These have been such difficult months. Prior to last October I knew I was disabled, I’d had to wear a “Fall Pendant” since 2019 and have had to “push my button” to call EMT’s to come help me up and in the house when I fell in the garden and couldn’t get up at all. It happened once before but this time that fall was the end of my ability to garden after a lifetime of designing, planting, and writing about cottage gardens and gardening in general. My heart was absolutely broken. But in October I took a bad fall in my kitchen, my knee went straight down hard on my tile floor, and that injury has crippled me for life. I can barely get out of a chair, I have difficulty getting around my house, and I leave my house almost not at all. Only for doctor’s appointments where they help me in and out with my rollator walker, and the occasional vet visit for Molly where the vet tech comes out and gets her and I sit in my car and wait. I can drive but it is excruciating getting in and out of the car due to what my doctor deemed at my last visit likely lifelong chronic pain. It has all been a blow in a thousand directions and has left me feeling, more than ever before, fragile, vulnerable, and frightened. How then do I cope and try to manage the most productive life possible?

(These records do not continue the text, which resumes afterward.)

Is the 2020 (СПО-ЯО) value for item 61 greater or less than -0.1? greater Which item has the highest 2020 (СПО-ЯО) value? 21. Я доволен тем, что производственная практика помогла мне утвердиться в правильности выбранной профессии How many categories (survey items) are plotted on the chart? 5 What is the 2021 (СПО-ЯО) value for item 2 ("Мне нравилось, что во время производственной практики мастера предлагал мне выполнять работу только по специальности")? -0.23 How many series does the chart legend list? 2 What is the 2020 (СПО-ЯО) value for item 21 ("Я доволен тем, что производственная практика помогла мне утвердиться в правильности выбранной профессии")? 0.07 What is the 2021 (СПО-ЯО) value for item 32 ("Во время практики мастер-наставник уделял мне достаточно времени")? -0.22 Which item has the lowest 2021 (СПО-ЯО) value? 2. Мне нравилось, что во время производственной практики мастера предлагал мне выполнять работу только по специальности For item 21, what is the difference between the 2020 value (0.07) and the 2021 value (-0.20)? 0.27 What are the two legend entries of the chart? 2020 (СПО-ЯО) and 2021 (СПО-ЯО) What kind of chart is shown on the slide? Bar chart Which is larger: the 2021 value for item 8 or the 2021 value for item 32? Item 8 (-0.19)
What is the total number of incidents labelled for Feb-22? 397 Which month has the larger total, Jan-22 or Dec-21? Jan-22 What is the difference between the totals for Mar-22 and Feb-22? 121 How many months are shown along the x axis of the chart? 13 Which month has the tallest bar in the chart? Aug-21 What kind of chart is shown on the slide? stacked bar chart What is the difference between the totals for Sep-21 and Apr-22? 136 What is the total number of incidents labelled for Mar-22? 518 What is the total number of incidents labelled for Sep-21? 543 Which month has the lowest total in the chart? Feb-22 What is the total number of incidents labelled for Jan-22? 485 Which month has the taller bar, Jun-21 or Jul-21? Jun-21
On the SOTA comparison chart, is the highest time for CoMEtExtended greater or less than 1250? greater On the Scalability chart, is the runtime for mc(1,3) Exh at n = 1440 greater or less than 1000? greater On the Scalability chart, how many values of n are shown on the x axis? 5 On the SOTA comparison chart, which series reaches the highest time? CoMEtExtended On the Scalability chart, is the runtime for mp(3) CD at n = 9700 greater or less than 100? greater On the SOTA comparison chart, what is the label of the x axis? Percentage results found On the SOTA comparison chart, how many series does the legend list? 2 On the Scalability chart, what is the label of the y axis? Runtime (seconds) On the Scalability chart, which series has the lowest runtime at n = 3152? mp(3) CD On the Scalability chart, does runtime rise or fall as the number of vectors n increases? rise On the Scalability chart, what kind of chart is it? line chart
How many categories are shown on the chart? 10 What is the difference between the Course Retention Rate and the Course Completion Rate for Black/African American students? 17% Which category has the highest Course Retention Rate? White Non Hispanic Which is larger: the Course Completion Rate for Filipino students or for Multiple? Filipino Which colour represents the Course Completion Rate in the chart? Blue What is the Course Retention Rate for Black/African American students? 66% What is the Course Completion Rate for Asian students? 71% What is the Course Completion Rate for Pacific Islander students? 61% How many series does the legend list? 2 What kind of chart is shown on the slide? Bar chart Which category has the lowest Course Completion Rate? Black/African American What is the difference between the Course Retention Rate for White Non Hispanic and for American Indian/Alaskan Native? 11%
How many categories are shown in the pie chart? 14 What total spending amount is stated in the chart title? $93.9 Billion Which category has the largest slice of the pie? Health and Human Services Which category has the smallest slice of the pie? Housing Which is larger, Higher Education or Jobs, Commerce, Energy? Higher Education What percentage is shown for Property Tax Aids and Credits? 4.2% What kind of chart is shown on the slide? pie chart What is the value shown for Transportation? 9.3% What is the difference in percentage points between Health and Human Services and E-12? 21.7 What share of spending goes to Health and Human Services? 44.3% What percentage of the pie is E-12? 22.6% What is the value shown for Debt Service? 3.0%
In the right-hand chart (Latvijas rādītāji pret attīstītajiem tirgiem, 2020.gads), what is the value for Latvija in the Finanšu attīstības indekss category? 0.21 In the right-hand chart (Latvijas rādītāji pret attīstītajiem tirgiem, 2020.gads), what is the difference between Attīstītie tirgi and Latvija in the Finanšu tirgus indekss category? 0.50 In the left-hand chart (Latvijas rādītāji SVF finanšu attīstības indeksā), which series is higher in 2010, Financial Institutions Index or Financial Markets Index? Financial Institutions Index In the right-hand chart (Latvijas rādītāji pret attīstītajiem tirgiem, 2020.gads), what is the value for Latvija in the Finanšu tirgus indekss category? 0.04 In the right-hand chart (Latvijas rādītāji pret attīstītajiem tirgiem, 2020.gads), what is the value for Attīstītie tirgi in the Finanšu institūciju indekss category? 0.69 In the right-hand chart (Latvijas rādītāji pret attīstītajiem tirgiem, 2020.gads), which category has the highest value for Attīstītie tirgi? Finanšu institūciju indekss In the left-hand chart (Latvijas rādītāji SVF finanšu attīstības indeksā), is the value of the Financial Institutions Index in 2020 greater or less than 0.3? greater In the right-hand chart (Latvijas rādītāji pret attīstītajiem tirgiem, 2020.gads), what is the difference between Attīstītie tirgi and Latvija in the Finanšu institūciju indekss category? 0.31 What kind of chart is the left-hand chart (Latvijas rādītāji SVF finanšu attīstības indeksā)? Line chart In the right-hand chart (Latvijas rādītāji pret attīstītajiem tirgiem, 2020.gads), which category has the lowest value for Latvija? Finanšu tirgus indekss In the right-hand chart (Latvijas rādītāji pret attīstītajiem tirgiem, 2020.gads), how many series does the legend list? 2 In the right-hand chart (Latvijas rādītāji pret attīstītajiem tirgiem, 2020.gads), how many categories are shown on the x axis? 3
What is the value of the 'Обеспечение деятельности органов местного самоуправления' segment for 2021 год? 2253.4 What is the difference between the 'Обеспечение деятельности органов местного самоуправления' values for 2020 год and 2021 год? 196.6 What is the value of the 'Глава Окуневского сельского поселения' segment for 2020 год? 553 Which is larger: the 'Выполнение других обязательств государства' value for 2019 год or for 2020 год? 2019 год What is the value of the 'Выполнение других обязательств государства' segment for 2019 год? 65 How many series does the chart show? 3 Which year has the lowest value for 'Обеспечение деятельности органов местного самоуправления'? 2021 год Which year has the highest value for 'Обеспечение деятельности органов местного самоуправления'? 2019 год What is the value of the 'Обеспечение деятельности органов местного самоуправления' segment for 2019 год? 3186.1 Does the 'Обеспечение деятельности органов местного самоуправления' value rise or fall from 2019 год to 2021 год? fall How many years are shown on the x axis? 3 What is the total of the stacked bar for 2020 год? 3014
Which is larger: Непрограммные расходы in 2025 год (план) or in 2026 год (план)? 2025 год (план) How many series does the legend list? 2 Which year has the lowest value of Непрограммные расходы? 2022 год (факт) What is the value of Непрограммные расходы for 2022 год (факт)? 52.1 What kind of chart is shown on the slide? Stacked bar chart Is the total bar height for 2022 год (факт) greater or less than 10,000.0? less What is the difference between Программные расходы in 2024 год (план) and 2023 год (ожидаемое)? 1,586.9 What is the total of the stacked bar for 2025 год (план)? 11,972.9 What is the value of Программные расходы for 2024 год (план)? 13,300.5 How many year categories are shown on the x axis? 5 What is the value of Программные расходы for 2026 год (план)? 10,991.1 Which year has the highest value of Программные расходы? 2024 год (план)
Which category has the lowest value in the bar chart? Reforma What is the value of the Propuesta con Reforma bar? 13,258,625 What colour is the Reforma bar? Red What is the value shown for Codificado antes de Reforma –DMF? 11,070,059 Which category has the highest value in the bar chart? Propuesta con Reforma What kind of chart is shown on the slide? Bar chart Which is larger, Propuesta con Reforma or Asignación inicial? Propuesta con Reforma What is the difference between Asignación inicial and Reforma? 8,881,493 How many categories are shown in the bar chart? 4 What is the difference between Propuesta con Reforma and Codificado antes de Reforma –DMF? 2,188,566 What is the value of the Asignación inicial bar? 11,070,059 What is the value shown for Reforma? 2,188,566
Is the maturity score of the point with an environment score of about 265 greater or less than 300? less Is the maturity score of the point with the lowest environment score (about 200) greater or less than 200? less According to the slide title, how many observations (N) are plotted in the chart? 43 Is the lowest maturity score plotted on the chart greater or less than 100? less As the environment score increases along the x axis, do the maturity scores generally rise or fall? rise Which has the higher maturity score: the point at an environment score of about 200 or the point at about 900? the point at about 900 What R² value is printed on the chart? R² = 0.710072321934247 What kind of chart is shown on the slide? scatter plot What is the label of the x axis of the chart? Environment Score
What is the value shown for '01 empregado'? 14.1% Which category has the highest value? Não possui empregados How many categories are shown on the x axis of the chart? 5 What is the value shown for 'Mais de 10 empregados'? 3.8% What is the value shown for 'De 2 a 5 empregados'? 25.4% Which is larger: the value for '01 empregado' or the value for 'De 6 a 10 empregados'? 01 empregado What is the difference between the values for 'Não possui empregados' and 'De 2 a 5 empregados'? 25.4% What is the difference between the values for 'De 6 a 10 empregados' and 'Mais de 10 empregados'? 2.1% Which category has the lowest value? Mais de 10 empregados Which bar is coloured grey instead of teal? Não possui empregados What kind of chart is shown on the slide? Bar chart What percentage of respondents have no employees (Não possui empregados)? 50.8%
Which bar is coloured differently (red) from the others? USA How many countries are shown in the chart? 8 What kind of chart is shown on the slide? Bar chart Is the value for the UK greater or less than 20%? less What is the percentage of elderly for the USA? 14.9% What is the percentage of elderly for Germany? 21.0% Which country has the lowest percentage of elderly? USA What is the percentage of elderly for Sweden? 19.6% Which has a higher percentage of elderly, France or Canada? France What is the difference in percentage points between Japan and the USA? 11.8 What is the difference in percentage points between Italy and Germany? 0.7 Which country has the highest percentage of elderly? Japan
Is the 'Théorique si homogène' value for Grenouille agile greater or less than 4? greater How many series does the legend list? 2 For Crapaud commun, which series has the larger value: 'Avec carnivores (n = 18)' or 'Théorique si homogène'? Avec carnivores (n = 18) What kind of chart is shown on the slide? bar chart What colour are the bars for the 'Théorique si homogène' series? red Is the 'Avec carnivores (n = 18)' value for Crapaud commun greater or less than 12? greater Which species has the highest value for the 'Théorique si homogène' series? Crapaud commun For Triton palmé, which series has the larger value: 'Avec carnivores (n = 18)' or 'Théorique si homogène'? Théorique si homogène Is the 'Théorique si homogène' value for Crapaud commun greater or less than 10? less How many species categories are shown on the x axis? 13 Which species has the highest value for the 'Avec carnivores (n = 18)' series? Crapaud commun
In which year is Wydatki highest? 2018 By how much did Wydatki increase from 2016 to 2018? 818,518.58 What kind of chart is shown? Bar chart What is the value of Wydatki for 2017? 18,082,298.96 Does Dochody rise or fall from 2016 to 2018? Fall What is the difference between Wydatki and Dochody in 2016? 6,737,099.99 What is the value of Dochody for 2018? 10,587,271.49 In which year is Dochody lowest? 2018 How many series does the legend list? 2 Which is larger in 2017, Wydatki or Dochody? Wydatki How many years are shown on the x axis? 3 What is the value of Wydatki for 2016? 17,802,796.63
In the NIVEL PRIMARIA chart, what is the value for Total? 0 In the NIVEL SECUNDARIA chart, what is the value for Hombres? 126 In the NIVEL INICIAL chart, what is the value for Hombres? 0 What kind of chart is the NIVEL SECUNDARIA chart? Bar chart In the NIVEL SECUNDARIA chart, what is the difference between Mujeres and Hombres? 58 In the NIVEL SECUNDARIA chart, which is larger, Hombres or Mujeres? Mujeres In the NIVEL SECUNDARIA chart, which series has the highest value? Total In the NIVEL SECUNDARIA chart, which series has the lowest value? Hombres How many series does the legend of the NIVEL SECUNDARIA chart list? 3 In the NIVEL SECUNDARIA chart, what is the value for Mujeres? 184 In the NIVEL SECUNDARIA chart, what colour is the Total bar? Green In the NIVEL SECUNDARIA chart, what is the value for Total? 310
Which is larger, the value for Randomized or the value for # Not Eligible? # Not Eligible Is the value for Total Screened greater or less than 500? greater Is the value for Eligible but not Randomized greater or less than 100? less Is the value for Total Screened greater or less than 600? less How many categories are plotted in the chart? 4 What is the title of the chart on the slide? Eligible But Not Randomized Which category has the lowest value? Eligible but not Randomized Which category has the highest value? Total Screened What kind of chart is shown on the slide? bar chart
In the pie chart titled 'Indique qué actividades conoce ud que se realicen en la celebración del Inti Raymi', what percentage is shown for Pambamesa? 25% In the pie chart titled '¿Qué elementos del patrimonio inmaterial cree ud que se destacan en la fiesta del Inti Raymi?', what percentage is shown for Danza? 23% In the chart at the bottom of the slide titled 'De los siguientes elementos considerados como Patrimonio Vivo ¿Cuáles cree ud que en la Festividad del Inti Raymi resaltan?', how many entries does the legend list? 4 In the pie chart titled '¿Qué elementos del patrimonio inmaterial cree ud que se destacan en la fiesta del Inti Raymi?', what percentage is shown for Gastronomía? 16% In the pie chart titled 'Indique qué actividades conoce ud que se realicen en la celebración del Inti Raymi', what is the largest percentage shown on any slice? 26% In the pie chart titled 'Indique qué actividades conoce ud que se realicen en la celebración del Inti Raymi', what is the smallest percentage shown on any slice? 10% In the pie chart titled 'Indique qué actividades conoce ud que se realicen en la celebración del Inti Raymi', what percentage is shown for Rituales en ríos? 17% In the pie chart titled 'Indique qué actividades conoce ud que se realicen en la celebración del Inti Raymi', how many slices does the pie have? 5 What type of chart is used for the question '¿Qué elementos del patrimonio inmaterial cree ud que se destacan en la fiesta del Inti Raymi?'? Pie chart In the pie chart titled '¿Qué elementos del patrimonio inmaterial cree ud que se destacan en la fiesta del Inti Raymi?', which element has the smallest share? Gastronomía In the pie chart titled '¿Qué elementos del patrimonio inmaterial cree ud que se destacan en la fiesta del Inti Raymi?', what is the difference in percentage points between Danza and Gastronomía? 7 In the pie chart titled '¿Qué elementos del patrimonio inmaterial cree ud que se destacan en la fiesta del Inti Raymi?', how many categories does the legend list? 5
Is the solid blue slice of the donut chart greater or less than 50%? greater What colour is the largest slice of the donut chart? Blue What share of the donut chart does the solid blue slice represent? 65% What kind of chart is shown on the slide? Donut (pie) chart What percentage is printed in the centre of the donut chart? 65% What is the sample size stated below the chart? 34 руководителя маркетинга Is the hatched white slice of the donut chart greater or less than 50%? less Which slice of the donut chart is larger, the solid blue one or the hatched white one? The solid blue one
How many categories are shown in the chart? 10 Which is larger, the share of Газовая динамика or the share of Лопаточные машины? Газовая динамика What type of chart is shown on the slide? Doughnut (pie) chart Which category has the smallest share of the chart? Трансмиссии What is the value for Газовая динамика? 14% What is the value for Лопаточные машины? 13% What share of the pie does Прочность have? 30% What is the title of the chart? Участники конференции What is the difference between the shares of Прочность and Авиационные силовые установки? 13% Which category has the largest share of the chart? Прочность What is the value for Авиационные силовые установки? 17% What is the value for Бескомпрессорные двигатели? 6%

First of all I manage by practicing what people today call Radical Self Care. I’m not talking about getting a mani-pedi, lovely though they are those days are long over for me. I’m talking about having to think through every single thing I do to map the steps I take in my own house. No thoughtless flitting about. Every move, every step, is carefully calculated, thoughtfully planned, and it all takes time. It is so painful for me to get up out of a chair I usually have to sit for a minute and just breathe, and calm myself, and then grin and bear it. And then I am unsteady and I grab onto things so I won’t fall. And now my rollator walker lives in my kitchen. I have to sit in it in the morning while I make my coffee because I can’t stand up that long at the counter. The rollator has a sturdy seat and I can stand up here and there and then just sit while I do things, and a great many things I just can’t do at all anymore. But, there are things I can do and that’s what I focus on. And I cradle my heart gently and allow myself to cry when the losses seem too much to bear, and the pain is really bad.
I focus on things I can do… and they are many. My life is almost completely compromised of writing, drawing and painting, and resting frequently. And slow. Everything is slow. I am learning to love living my way slowly through each day, through this life. As I drew, with pen and ink, and painted, with watercolor, the above picture my heart kind of broke open to a very soft place, and I got tears in my eyes. And as I drew these words came into my mind and I jotted them down on the facing page in my sketchbook as I worked…
Each line,
Each stroke,
Each curve of a letter,
matters…
[So too our lives, each moment, each tiny thing.]
The thing about growing older and becoming increasingly disabled is that while at first you fight it, and are so depressed you can barely see your way out of the dark place it feels your life has become, eventually you begin to relax a little, and notice things you never noticed before, or see them as if for the first time. I have always had a lot of bird feeders for example, and enjoyed looking out through my studio windows where the feeders hang just the other side. I would glance up now and again and smile to see them so close. Now, I sit gazing at them for long periods of time, my breathing slows, and I find myself in a meditative state, and in that state slowly, ever so slowly, thoughts float into my mind like koi swimming in a pond, and I watch from my inner mind with my eyes now closed and so many thoughts arise… the next drawing, the new way to structure my book, what I want to write next, my new grandbaby’s sweet smile, my darling Molly who is a rescue animal for me. I have to take medication to sleep, and if I have to go potty in the night and haven’t woken up yet Molly will stand on my chest and gently bump my nose with hers. She’s a wee tiny girl, a chihuahua/corgi mix, and she sleeps with me and spends a good bit of the day in my lap. She is my little guardian angel.
I am moving slowly now, more slowly than ever before, and I am seeing things I never would have had I not come to this place. As in all of life there are losses and gains, they will each come, in their measure, and their time, and the only way to really cope is to look for the gains in the losses. I am beginning to see them, and it is helping me relax into this new reality. And I cradle my heart, ever so gently, and carry it wherever I go, 2 steps here, 4 steps there, then sit, then sleep, then kiss Molly, then I pick up my dip pen and bottle of ink and I draw. I am drawing a new life for myself. What a gift it is.